> [CONSIGNE]: Dites si chacune des affirmations (a), (b) et (c) concorde avec l’extrait sur la crise libanaise, en répondant par oui ou non et en citant mot pour mot le passage décisif. (a) Hassan Nasrallah avait déjà parlé de « crise de régime » en 2012. (b) Les élections législatives sont prévues pour 2021. (c) Le Liban a réussi à former un gouvernement.

> [EXTRAIT DU DOCUMENT]:
####################

N’en déplaise à ceux qui misent sur la mort de l’ancien monde pour voir le nouveau apparaître, la déliquescence du pays risque plutôt de renforcer le chaos ambiant sans pour autant faire émerger une véritable alternative. C’est pour éviter ce scénario que les Occidentaux ont décidé de soutenir l’armée libanaise et de renforcer leurs actions humanitaires dans le pays. Pour eux, l’objectif est de créer les conditions de la transition, qui doit commencer à prendre forme avec les élections législatives prévues pour 2022. Le président français Emmanuel Macron avait même évoqué le besoin de penser un nouveau contrat social au Liban, lors de sa visite à Beyrouth au lendemain de l’explosion au port le 4 août 2020.

Le Hezbollah est le parti qui en parle le plus ouvertement. Lors de son dernier discours début juillet, Hassan Nasrallah avait considéré que le Liban souffrait d’une « crise de régime ». Le secrétaire général du parti chiite s’était déjà exprimé en ces termes en 2012. A l’époque, il avait appelé à une conférence pour discuter de la Constitution, alors que le Hezbollah sentait le danger des répercussions des « printemps arabes » sur la réalité politique libanaise, notamment la révolution syrienne, qui était à son apogée. Si la proposition du parti pro-iranien avait été accueillie par de nombreuses critiques sur le plan local, c’est plutôt l’évolution de la scène régionale qui l’a poussé à ranger cette idée dans le tiroir. L’échec de la révolution syrienne d’une part, et l’accord sur le nucléaire iranien de l’autre, lui ont donné un sentiment de toute-puissance. Et le compromis présidentiel de 2016 entre Michel Aoun et Saad Hariri l’a promulgué maître incontesté du jeu, toutes les parties entretenant des liens directs avec lui.

La situation actuelle, marquée par une aggravation de la crise de gouvernance – le Liban n’étant même pas parvenu à former un gouvernement – fait naître d’autres calculs au sein du Hezbollah. D’un côté, il se positionne comme le principal défenseur du statu quo, qui lui permet de contrôler les grandes décisions politiques et stratégiques. De l’autre, il se prépare à un éventuel changement qui devrait se faire dans son intérêt. Dans les coulisses, on évoque de plus en plus la perspective d’une Constituante, d’un changement de régime, d’une modification de la Constitution ou d’un nouveau contrat social. Toutes ces terminologies abondent dans le même sens, à savoir la sortie de l’accord de Taëf, qui a lui-même été complètement déréglé par les accords de Doha de 2008, pour aboutir à une nouvelle formule constitutionnelle qui redistribuerait l’équilibre des forces politiques.

####################

> [INFORMATIONS AFFICHÉES]:

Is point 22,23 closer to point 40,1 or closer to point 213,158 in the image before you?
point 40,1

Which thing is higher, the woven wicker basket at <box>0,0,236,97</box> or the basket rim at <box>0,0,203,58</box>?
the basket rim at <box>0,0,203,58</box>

####################

> [RÉPONSE]:
(a) Oui : « Le secrétaire général du parti chiite s’était déjà exprimé en ces termes en 2012 ».
(b) Non : « les élections législatives prévues pour 2022 ».
(c) Non : « le Liban n’étant même pas parvenu à former un gouvernement ».